Biomarkers to identify tissue eosinophils in wheezing children

Background: Eosinophilic airway inflammation is a key component of asthma. Biomarkers that could predict airway eosinophils are needed for optimal asthma phenotyping and management, particularly in the era of biologics. Aim: We compared the accuracy of 4 potential biomarkers (blood and BAL eosinophils, BAL ECP, serum IgE) to detect tissue eosinophils. Methods: We studied 103 children (58 wheezing/45no-wheezing) undergoing a clinically indicated bronchoscopy and bronchial biopsy. Tissue eosinophilia (>23 eosinophils/mm2) was present in 58/103 children (56%). Associations were evaluated by Spearman Rank; accuracy determined by ROC analyses.

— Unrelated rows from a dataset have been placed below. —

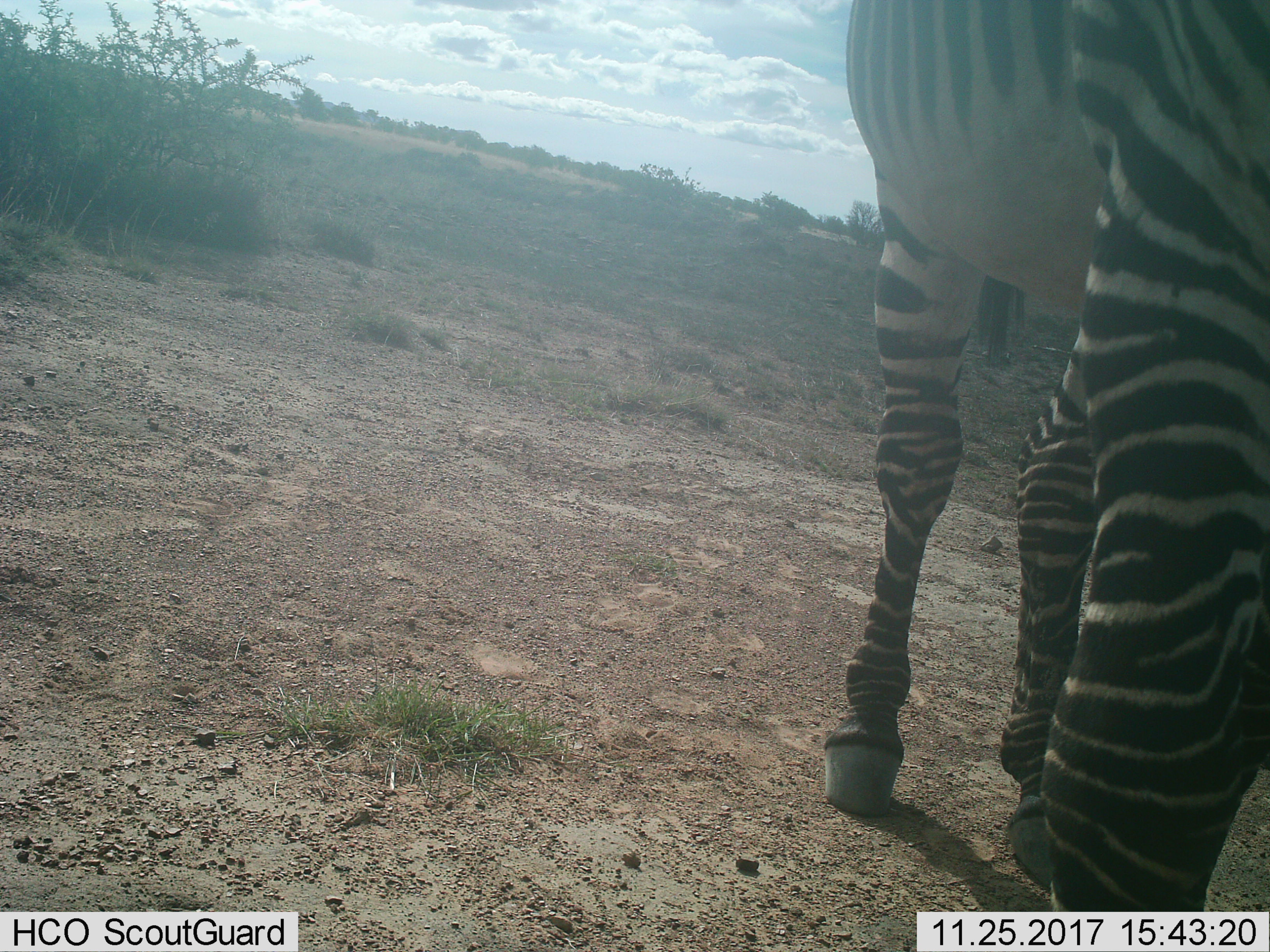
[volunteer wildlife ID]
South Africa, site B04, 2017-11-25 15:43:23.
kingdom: Animalia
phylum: Chordata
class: Mammalia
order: Perissodactyla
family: Equidae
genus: Equus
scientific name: Equus zebra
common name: mountain zebra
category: zebramountain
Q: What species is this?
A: Zebramountain (mountain zebra) (Equus zebra).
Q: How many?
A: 1.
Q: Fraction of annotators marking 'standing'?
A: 67%.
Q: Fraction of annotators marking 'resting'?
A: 0%.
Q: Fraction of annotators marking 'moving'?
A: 33%.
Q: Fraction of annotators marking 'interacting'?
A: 0%.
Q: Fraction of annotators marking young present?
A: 0%.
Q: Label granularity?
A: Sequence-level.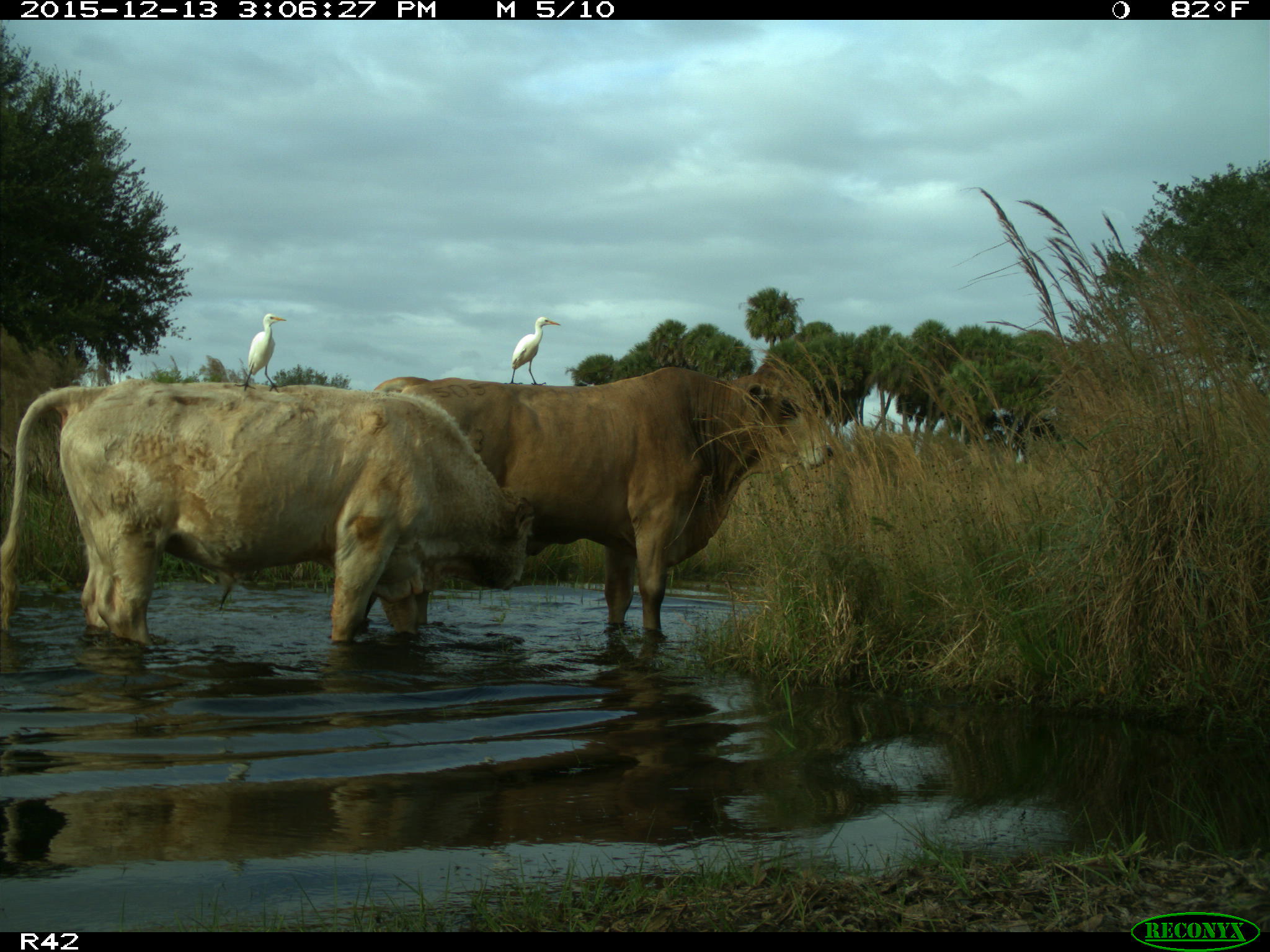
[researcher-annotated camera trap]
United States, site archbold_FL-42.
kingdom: Animalia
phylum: Chordata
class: Mammalia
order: Artiodactyla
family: Bovidae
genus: Bos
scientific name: Bos taurus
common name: domestic cow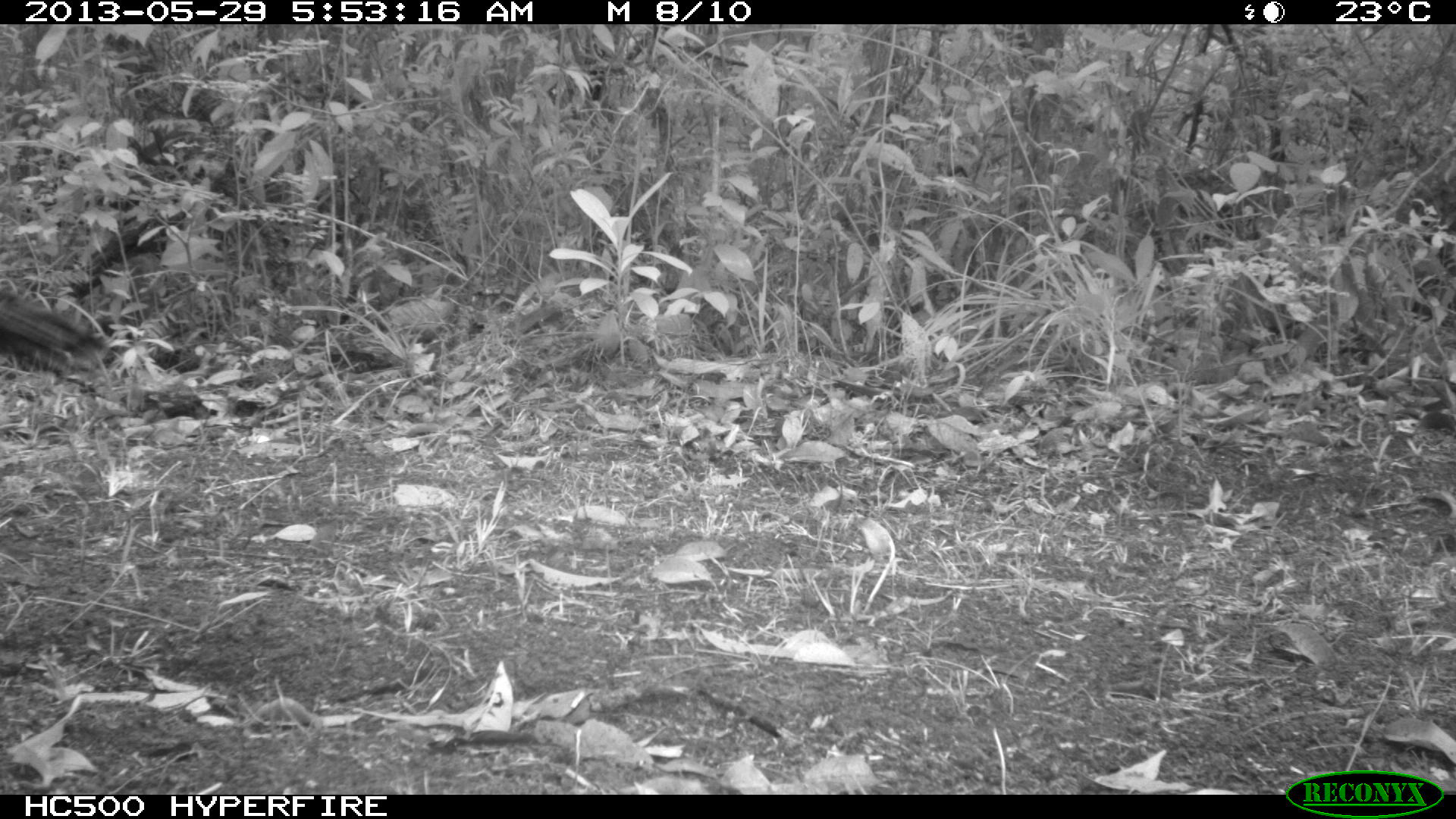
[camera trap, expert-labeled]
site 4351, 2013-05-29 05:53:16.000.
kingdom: Animalia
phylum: Chordata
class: Aves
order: Galliformes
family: Phasianidae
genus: Meleagris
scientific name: Meleagris ocellata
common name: ocellated turkey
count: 1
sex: male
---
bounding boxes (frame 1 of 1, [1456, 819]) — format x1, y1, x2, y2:
meleagris ocellata: 0, 291, 111, 374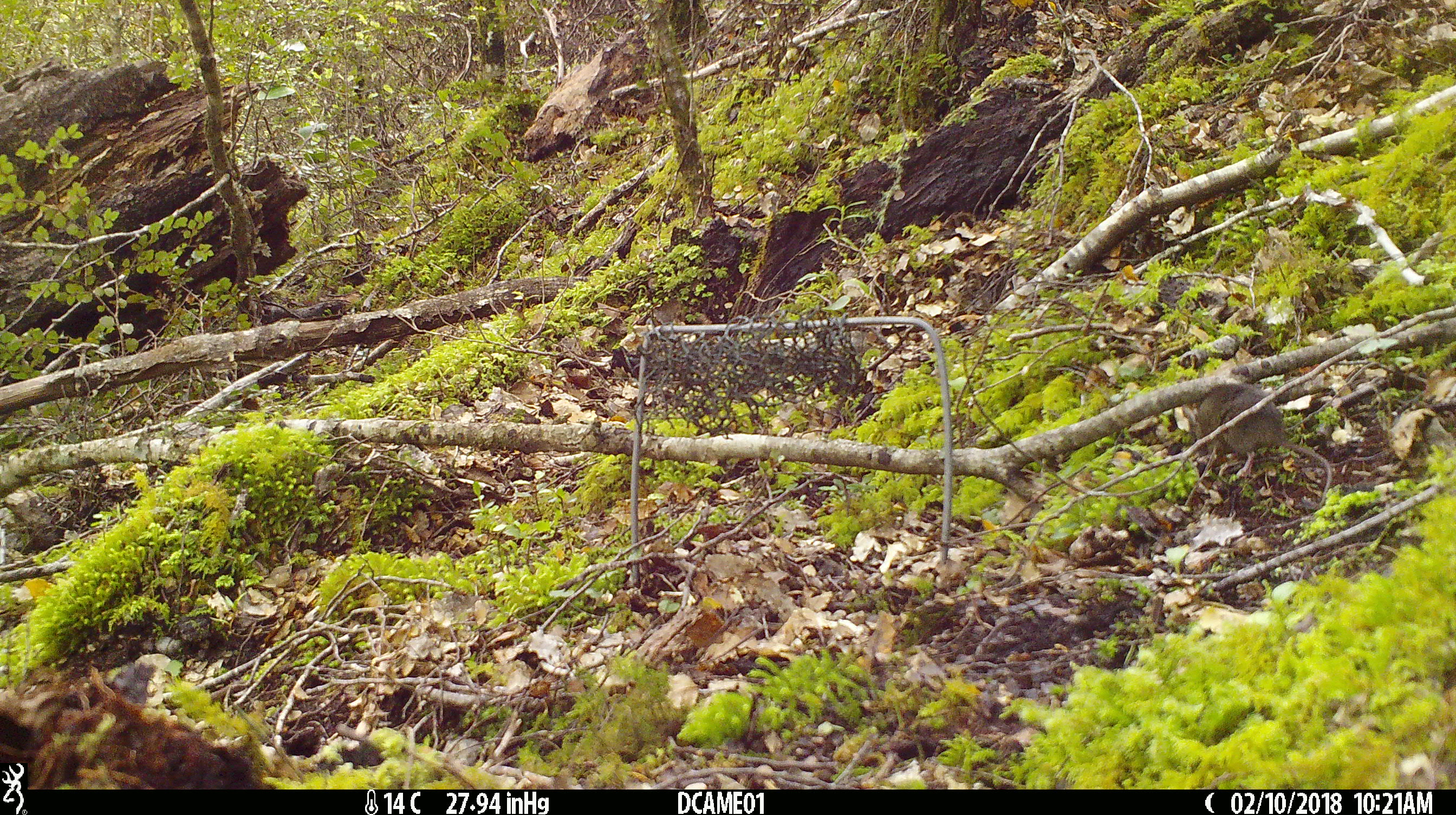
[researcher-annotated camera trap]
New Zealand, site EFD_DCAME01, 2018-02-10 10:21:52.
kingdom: Animalia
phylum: Chordata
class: Mammalia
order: Rodentia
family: Muridae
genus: Mus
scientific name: Mus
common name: mouse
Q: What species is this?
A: Mouse (Mus).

Results: In the whole cohort, tissue eosinophils were positively correlated with blood eosinophils (p=0.006;r=0.27), serum IgE (p=0.005;r=0.28), BAL eosinophils (p=0.0009;r=0.34), BAL-ECP (p=0.03;r=0.22); yet correlation coefficients were low. A multivariate analysis showed that among the biomarkers only BAL ECP could predict tissue eosinophils (O.R. 2.6, p=0.009). On ROC analyses serum IgE, blood eosinophils and BAL-ECP had only modest predictive accuracy (serum IgE: AUC 0.63,p=0.02; blood eosinophils: AUC 0.64,p=0.009; BAL-ECP: AUC 0.62; p=0.03). When the analyses were limited to wheezing children only (n=58), none of the 4 biomarkers predicted tissue eosinophils. For similar levels of tissue eosinophils, blood eosinophils, BAL eosinophils, BAL ECP were prominently increased in the atopic phenotype. Conclusions: Blood eosinophils, serum IgE, BAL eosinophils, BAL ECP are characteristic components of asthma pathogenesis, yet they are not accurate biomarkers to predict tissue eosinophils. Understanding their individual roles in the distinct asthma phenotypes could improve clinical management.